Buna karşılık, İsviçre-AB tarım-gıda ticaretinde düzenleyici sınır kontrolleri yok. Bunun nedeni, İsviçre’nin AB kurallarına neredeyse tamamen uyması ve bunları belirlemede sınırlı bir girdisi olmasıdır.

İsviçre, yasalarını AB mevzuatıyla dinamik olarak uyumlu hale getiriyor ve Avrupa Adalet Divanı denetimini kabul ediyor.

İsviçre tarzı bir anlaşma, GB gıdalarının Kuzey İrlanda’ya girişindeki kontrolleri etkili bir şekilde sona erdirebilir.

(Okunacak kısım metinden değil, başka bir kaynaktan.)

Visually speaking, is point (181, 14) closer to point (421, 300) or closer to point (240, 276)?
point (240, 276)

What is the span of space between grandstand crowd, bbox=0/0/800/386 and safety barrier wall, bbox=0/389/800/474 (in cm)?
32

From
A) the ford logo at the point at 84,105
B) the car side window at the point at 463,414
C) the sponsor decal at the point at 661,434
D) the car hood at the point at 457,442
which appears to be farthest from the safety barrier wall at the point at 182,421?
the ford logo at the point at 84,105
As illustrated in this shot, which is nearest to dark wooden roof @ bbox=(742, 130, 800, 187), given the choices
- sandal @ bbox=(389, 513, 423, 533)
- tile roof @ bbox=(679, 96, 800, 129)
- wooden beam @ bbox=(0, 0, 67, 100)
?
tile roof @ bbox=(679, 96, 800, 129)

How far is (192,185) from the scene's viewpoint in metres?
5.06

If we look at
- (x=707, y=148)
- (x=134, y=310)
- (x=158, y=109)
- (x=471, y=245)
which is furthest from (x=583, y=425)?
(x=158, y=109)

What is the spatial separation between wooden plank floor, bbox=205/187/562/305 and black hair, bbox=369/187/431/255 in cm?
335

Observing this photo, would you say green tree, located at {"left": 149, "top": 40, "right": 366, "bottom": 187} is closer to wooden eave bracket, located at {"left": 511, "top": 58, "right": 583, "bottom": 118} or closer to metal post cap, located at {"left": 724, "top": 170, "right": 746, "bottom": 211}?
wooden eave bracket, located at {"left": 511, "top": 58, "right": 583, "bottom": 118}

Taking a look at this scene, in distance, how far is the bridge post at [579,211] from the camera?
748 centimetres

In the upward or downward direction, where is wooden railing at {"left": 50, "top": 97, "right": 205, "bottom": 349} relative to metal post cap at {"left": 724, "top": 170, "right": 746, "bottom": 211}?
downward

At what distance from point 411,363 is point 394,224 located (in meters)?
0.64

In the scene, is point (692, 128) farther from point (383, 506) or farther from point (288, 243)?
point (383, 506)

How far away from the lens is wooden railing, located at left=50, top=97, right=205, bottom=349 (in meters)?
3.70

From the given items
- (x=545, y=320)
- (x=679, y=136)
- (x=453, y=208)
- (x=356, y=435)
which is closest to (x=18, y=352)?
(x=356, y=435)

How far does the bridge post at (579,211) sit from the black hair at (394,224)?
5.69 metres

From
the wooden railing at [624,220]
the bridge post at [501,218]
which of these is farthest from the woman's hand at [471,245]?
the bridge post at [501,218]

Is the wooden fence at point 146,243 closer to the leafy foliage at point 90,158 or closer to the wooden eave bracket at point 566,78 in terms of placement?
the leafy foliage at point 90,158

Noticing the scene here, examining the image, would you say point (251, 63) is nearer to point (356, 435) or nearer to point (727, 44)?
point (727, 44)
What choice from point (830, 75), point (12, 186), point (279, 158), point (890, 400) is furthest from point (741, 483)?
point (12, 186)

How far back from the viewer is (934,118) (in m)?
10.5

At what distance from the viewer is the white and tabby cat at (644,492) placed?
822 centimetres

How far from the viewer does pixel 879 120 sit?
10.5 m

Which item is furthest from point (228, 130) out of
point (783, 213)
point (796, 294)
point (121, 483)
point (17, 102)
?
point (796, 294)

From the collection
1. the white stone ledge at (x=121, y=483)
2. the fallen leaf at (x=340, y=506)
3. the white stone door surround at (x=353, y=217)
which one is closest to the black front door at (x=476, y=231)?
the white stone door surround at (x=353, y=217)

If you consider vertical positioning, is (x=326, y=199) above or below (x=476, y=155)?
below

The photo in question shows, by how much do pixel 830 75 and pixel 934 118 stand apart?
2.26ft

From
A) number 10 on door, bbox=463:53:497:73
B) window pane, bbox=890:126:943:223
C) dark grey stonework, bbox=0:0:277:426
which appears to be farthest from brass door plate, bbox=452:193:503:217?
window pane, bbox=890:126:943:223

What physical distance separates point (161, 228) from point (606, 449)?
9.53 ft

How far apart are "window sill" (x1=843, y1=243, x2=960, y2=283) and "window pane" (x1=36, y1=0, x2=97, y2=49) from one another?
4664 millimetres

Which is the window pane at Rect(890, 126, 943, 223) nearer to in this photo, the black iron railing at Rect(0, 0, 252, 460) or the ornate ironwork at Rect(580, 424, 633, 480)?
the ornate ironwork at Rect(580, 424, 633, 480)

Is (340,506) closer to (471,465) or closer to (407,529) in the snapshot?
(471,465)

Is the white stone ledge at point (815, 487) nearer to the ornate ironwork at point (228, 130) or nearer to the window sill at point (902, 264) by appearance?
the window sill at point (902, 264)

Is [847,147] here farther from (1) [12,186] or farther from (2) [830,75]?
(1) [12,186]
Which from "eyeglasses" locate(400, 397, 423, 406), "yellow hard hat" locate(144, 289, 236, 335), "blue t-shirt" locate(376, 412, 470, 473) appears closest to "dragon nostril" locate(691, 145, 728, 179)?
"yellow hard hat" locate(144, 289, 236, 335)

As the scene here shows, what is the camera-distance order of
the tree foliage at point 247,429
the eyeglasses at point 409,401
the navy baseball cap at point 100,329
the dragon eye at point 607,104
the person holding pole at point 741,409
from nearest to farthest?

AB bunu daha önce İngiltere’ye teklif etmişti, ancak hükümetin tutumu belirsiz kaldı. Son zamanlarda, bakanlar bunu dışlamayı bıraktı.

Böyle bir anlaşma, AB’den ayrıldıktan sonra geri kazanılan yetkilerin teslim edilmesi olarak gördükleri için Brexit destekçilerinden muhalefetle karşılaşacaktır.

İrlanda Denizi iki sınırı içeriyor.

Biri ürün standartlarını (yasal satış), diğeri gümrükleri (tarife ödemelerini) ele alıyor.

Bir tarım-gıda anlaşması, standart sınırını büyük ölçüde kaldıracak, ancak gümrük sınırını olduğu gibi bırakacaktır.

GB işletmeleri, Kuzey İrlanda’ya gönderilen mallar için yine de gümrük beyannameleri verecek ve evrak hatalarından dolayı gecikme riskiyle karşı karşıya kalacaklardır.